Activities:
A. Answer these questions about the text on building and testing Haiku apps:
(i) In which file are build instructions usually found?
(ii) Besides "make", what build system do some Haiku apps use?
(iii) What tool does the text recommend getting familiar with for debugging?
B. Extend the text on building and testing Haiku apps past its final sentence.

Selected extract:
I’m not a good teacher. But I think I can answer this.

You need to compile it. Usually you find instructions how to do that in the “Readme” file.

Then perhaps install it (see Readme, too) or run it directly from the source directory.

If that doesn’t answer your question, simply ask further.

You could check the build process described in the current recipe?

Since you’re familiar with C++ I guess you are not asking how to compile the program. This would be a simple “make” in most cases, some Haiku apps are also using jam as a build system. It’s usually explained in the readme.md file.
How you are actually testing your changes depends on the program and what changes you have made. Some apps make use of testing frameworks, others do not. If you need to debug something, familiarize yourself with Haiku’s debugger, it’s really worth it.

I’m not familiar with the Calendar source code, it seems to be a rather large codebase. I’d say just dive into it, and ask for help if you don’t understand something specific.

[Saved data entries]

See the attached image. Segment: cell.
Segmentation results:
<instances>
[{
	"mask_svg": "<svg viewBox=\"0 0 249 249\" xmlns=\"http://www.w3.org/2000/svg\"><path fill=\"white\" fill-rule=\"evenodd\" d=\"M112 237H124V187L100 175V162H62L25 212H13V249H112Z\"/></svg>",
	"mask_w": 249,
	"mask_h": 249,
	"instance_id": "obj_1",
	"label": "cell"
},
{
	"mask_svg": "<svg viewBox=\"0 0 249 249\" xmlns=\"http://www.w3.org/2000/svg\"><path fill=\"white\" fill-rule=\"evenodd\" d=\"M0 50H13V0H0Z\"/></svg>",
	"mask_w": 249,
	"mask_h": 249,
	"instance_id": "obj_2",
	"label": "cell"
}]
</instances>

Results of the exercise:
A.
(i) The Readme file (readme.md).
(ii) Jam.
(iii) Haiku's debugger.

B.
If you install HaikuPorter, it will build recipe files from an automated process. It downloads and installs any dependencies required for the build process including GCC, CMake, Make, NinjaBuild and so on. It also is part of the package manager system. Getting familiar with HaikuPorter recipes is probably the most impotant thing you can learn about code creation on Haiku.

If you are going to work on the sourcecode of one application, HaikuPorter is not needed at all. It is much easier to just build and run that application locally without making any package. So, no, for code creation it isn’t important at all. Especially for apps like Calendar which already have a package, updating that will be very easy.